Esta medida não é, no entanto, totalmente nova. O presidente dos Estados Unidos, Donald Trump, já havia avançado com as execuções federais durante o seu primeiro mandato (2017-2021), quase 20 anos depois. Na altura, executou 13 reclusos federais com injeções letais.
Em 2021, Joe Biden instituiu, no entanto, uma moratória sobre as execuções para que este tipo de procedimentos fosse revisto e acabou por conceder clemência a 37 dos 40 reclusos federais condenados à pena de morte. Mas regressado à Casa Branca, Trump instou logo no primeiro dia do segundo mandato o Departamento de Justiça a priorizar a aplicação da pena de morte "nos casos apropriados" e instruiu o mesmo a "executar as sentenças rapidamente". Disse estar a tomar medidas para "reverter os esforços" da administração do ex-presidente para "enfraquecer a pena de morte".
O procurador-geral interino Todd Blanche considerou também que o governo Biden "falhou em proteger os cidadãos americanos ao não procurar a punição máxima contra criminosos perigosos", segundo o comunicado, e mencionou até terroristas e assassinos de crianças como exemplos. "Sob a liderança do presidente Trump, o Departamento de Justiça está novamente a aplicar a lei e a apoiar as vítimas."
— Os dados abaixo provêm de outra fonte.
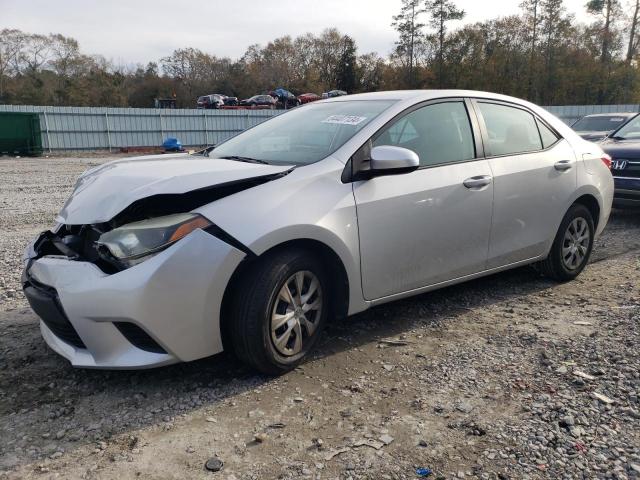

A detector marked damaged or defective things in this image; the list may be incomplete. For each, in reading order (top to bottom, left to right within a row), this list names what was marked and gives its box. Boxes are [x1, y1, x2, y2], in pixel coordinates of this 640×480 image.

crumpled hood [57, 154, 292, 225]
broken headlight [97, 213, 211, 266]
exposed headlight housing [97, 213, 211, 266]
cracked bumper [23, 229, 245, 368]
Todd Blanche determinou ainda que o Gabinete Federal de Prisões deverá é o responsável por adotar esses protocolos de execução. No comunicado, o Departamento adiantou que já procuraram autorizar a pena de morte para 44 arguidos e que o procurador-geral interino já autorizou a execução da pena capital em nove desses casos.
“Entre as medidas adotadas estão a readoção do protocolo de injeção letal usado durante o primeiro governo Trump, a expansão do protocolo para incluir métodos adicionais de execução, como o fuzilamento, e a simplificação dos processos internos para agilizar os casos de pena de morte”, diz o comunicado.